▶ **Extrait choisi**
Plutôt que de s’indigner, Le Canard choisit la moquerie."La désaffectation des dancings” répond ironiquement à la “désaffectation des ateliers” : si les ouvriers dansent dans les usines, que les élégants du Tout-Paris se retroussent les manches et fassent de leurs lieux de plaisir des ateliers improvisés. Et voilà qu’apparaît la “Fête des Salopettes”, défilé imaginaire où danseurs, mondains et célébrités se piqueraient de fabriquer chaussures, moteurs usagés ou accessoires sanitaires entre deux tangos. Le ridicule change de camp : ceux qui dénonçaient la paresse ouvrière deviennent eux-mêmes de pseudo-travailleurs en costume de soirée.
Cette inversion parodique joue sur plusieurs registres. D’abord, elle met en lumière l’hypocrisie des élites : prompts à accuser les grévistes de paresse, mais totalement étrangers à la réalité du travail manuel. Ensuite, elle détourne la symbolique vestimentaire : la salopette, tenue ouvrière par excellence, devient ici l’uniforme de la mode mondaine, détaillée comme une pièce de haute couture (“décolleté sur le devant”, “col Médicis de vieille dentelle”, etc.). Enfin, la satire vise la presse de droite, toujours prête à accabler le mouvement ouvrier, mais incapable d’en saisir les revendications profondes : la lutte contre la vie chère et l’exploitation.
En filigrane, on retrouve le climat social tendu du printemps 1920 : inflation galopante, grève des cheminots en mai, menace révolutionnaire que d’aucuns redoutaient sur le modèle russe. Face à cela, Le Canard oppose la légèreté de l’ironie : en salopette ou en smoking, chacun au travail ! Un trait satirique qui, tout en déclenchant le rire, pointe l’absurdité des discours dominants sur la “paresse ouvrière”.
Souvent, la satire du Canard ne dit pas seulement “contre quoi” il se bat, mais “comment” il rit du sérieux des puissants. Ici, la danse, symbole de frivolité, devient le miroir où se reflète la gravité de l’ordre social.

▶ **Enregistrements d'origine**

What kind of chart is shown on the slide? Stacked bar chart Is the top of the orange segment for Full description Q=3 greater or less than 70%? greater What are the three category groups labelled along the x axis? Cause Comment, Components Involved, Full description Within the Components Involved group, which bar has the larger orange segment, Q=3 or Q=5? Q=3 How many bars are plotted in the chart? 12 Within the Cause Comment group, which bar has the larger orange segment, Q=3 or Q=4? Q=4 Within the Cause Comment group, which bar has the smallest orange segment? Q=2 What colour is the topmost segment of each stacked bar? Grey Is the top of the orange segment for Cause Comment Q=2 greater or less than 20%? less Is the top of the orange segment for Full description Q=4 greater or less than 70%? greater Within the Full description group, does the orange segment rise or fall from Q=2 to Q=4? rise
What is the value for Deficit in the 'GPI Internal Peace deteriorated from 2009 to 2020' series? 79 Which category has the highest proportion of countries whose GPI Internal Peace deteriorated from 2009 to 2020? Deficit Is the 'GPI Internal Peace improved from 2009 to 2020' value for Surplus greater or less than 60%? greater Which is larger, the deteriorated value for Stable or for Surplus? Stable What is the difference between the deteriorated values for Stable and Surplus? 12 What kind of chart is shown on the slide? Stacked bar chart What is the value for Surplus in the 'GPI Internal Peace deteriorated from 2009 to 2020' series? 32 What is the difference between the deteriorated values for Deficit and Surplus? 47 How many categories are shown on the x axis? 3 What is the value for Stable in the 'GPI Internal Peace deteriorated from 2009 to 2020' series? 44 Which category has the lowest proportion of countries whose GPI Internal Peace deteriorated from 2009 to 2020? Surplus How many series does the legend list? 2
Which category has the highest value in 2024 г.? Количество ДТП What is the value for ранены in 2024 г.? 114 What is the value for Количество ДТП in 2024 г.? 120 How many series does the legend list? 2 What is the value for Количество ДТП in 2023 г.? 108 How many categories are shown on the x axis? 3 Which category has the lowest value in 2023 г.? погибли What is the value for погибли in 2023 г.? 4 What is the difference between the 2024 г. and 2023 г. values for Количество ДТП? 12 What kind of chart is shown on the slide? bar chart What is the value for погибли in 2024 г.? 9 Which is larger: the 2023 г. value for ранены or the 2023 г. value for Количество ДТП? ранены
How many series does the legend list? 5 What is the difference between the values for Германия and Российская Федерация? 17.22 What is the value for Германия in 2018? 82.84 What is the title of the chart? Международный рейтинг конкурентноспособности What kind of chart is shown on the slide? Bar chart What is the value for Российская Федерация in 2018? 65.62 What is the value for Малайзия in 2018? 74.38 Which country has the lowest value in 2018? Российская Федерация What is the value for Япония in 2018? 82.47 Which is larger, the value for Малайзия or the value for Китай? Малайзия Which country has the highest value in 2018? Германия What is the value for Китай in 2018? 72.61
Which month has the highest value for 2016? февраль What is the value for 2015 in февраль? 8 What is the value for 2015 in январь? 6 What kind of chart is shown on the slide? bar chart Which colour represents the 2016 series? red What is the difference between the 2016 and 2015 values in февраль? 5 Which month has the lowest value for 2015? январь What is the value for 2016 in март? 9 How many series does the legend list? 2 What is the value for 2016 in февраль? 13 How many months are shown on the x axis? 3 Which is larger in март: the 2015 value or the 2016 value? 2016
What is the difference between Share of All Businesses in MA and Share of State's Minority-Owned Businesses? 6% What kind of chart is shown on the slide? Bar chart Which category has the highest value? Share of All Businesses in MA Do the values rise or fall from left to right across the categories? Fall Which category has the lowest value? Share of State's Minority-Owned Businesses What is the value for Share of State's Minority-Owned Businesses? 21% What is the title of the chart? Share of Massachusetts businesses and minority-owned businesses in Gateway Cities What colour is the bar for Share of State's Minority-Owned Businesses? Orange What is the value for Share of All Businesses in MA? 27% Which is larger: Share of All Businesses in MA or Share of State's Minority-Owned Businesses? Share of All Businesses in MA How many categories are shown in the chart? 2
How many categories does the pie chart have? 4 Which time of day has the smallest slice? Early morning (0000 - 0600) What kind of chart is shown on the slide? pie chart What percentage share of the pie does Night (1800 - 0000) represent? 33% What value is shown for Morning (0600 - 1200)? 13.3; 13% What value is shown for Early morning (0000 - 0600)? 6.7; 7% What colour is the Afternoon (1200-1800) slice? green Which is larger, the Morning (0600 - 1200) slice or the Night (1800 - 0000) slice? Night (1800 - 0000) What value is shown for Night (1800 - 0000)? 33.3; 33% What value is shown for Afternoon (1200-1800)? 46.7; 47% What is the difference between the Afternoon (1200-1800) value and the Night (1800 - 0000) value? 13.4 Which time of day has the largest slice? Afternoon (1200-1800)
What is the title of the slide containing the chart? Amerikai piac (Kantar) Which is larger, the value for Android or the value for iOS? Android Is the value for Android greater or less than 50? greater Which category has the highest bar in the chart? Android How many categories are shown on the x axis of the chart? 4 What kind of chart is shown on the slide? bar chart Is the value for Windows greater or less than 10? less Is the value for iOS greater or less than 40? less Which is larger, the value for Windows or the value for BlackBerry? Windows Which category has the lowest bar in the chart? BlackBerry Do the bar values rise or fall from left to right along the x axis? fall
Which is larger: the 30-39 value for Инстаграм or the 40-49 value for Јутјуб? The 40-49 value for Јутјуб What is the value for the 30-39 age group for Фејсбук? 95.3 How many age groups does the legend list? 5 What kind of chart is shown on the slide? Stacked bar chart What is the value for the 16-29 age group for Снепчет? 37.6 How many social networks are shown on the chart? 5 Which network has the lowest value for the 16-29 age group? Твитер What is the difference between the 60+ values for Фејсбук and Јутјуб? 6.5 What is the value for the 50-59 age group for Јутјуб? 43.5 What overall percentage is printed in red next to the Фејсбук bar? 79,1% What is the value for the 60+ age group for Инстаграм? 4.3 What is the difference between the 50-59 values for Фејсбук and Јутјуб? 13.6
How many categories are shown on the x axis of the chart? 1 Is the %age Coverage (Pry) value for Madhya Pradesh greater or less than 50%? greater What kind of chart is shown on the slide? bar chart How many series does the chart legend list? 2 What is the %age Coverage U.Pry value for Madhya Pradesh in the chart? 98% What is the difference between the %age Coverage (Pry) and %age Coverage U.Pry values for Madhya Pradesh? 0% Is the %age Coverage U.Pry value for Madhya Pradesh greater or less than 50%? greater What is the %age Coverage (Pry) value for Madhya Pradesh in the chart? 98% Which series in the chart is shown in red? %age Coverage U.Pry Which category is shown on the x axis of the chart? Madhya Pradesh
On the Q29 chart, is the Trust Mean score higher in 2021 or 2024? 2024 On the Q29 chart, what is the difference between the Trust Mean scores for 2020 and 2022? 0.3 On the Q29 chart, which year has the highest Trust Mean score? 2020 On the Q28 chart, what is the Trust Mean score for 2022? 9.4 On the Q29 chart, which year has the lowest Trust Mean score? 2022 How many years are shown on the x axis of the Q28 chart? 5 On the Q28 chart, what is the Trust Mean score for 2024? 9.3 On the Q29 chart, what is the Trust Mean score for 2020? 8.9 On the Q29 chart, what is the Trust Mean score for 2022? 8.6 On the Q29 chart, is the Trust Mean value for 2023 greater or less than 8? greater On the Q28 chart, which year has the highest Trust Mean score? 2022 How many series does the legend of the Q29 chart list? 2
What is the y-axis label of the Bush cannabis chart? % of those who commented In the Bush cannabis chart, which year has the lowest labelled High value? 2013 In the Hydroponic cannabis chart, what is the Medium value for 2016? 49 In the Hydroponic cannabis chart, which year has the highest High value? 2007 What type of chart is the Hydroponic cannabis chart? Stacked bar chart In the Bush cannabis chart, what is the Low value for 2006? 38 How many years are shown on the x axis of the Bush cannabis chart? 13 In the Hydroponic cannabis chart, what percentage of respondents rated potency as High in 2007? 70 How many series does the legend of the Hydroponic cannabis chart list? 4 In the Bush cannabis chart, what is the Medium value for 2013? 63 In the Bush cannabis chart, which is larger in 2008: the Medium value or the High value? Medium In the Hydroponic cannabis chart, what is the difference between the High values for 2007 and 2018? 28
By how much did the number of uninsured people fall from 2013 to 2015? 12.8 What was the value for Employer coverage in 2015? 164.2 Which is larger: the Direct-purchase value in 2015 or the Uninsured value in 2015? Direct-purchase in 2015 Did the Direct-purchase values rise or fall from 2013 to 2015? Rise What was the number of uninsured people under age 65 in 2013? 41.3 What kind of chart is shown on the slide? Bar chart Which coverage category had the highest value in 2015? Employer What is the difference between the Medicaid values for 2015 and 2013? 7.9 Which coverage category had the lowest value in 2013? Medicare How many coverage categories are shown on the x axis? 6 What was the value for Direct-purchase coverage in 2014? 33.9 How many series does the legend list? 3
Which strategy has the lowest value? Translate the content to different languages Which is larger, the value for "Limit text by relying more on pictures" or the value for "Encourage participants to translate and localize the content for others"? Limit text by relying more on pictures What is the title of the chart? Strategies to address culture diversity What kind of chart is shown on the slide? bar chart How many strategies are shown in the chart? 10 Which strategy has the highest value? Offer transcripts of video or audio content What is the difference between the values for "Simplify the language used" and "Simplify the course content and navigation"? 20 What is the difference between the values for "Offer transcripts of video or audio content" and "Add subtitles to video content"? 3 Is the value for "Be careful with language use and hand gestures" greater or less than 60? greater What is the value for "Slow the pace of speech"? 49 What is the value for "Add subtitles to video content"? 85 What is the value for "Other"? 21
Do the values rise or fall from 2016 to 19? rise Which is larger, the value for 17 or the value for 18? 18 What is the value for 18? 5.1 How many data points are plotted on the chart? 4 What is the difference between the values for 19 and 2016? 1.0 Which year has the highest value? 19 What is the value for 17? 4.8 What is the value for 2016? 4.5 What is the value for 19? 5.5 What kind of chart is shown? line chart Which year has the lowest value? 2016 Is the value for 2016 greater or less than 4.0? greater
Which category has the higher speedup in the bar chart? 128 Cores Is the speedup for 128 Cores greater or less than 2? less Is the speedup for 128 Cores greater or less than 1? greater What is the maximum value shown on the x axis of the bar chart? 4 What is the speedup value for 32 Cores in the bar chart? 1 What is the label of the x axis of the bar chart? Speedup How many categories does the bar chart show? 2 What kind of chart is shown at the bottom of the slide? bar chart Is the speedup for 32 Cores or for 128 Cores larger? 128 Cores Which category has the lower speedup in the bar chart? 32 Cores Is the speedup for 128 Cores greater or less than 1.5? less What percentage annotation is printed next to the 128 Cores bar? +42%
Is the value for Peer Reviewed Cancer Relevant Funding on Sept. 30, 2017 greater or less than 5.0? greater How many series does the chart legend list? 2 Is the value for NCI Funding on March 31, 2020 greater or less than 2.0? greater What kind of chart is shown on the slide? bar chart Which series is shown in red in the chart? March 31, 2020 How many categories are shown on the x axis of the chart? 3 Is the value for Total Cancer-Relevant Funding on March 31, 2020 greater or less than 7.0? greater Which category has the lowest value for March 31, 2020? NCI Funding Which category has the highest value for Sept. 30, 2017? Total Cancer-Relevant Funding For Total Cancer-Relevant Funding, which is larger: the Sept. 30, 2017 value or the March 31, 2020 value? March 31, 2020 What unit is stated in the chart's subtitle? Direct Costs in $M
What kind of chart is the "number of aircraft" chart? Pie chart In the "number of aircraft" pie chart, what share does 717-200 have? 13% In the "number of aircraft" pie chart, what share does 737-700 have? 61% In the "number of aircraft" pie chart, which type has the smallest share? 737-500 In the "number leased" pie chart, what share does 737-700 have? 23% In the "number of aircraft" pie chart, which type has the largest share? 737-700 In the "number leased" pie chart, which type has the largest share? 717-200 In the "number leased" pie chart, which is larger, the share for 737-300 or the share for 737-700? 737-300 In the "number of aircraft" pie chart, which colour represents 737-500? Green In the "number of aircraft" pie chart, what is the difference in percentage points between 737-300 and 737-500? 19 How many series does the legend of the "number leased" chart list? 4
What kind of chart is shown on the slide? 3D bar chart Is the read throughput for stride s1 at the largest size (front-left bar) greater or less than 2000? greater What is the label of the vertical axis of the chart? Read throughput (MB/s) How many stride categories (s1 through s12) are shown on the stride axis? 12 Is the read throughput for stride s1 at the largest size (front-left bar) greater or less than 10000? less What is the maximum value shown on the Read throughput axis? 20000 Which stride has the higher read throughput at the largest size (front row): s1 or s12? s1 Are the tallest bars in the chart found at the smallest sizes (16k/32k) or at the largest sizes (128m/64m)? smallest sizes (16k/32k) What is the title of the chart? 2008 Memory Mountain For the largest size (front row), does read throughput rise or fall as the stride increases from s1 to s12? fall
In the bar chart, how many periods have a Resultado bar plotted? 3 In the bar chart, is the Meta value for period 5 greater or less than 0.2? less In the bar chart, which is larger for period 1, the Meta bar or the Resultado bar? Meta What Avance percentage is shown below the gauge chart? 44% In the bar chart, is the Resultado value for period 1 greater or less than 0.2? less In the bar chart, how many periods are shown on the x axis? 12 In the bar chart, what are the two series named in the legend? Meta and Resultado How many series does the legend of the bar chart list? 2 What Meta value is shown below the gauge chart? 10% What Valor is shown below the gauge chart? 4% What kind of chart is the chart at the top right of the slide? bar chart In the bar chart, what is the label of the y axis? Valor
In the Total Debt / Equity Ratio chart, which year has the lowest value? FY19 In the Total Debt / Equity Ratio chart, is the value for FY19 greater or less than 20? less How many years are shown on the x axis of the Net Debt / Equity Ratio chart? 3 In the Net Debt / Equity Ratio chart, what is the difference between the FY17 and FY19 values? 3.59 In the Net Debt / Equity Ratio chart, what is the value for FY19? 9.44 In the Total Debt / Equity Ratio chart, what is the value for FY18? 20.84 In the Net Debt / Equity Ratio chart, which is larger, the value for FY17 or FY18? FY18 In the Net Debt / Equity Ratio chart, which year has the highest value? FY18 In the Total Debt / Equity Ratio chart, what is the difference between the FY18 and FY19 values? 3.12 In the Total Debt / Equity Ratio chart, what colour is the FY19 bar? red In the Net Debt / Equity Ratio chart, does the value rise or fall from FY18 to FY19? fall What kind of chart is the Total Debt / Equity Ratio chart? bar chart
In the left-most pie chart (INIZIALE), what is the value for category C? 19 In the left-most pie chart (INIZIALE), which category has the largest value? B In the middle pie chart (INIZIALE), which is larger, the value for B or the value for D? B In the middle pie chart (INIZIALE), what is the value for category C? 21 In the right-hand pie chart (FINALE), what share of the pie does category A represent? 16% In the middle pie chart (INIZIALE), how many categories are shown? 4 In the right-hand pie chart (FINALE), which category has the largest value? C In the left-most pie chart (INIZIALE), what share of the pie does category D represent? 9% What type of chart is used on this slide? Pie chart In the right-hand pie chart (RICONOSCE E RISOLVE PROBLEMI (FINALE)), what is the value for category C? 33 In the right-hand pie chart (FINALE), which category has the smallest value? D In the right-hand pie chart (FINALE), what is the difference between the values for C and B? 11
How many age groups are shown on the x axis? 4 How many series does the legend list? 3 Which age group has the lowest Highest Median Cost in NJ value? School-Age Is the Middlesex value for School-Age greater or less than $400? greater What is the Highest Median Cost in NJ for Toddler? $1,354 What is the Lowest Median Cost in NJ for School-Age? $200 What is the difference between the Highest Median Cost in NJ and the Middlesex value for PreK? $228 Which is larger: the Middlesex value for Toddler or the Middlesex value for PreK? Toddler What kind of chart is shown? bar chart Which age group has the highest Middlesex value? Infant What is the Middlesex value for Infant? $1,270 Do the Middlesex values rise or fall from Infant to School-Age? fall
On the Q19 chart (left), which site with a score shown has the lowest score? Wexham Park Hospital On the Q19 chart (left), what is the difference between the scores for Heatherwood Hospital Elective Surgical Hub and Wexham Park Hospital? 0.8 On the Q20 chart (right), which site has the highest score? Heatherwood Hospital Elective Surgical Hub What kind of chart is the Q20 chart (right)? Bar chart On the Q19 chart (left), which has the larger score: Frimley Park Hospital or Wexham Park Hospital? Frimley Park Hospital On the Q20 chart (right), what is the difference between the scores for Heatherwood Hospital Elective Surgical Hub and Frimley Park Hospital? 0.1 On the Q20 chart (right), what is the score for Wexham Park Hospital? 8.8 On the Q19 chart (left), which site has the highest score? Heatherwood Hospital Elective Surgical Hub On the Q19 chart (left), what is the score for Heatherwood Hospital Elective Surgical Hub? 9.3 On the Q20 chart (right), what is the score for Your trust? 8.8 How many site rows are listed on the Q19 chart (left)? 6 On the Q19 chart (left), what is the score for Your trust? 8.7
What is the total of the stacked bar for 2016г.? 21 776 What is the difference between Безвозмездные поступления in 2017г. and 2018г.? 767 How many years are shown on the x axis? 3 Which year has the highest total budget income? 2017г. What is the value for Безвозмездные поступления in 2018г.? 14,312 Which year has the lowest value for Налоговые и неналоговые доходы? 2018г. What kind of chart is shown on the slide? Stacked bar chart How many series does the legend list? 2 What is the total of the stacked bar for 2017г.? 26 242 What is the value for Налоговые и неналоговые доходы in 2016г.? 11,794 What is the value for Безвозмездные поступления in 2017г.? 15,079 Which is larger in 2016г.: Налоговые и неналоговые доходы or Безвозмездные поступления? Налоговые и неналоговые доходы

▶ **Énoncé de l'exercice**
Reprenez mot pour mot le passage de l'extrait sur la satire du Canard qui va de « Plutôt que de » jusqu'à « costume de soirée. ». Les lignes n'interviennent pas ici.

▶ **Réponse proposée**
Plutôt que de s’indigner, Le Canard choisit la moquerie."La désaffectation des dancings” répond ironiquement à la “désaffectation des ateliers” : si les ouvriers dansent dans les usines, que les élégants du Tout-Paris se retroussent les manches et fassent de leurs lieux de plaisir des ateliers improvisés. Et voilà qu’apparaît la “Fête des Salopettes”, défilé imaginaire où danseurs, mondains et célébrités se piqueraient de fabriquer chaussures, moteurs usagés ou accessoires sanitaires entre deux tangos. Le ridicule change de camp : ceux qui dénonçaient la paresse ouvrière deviennent eux-mêmes de pseudo-travailleurs en costume de soirée.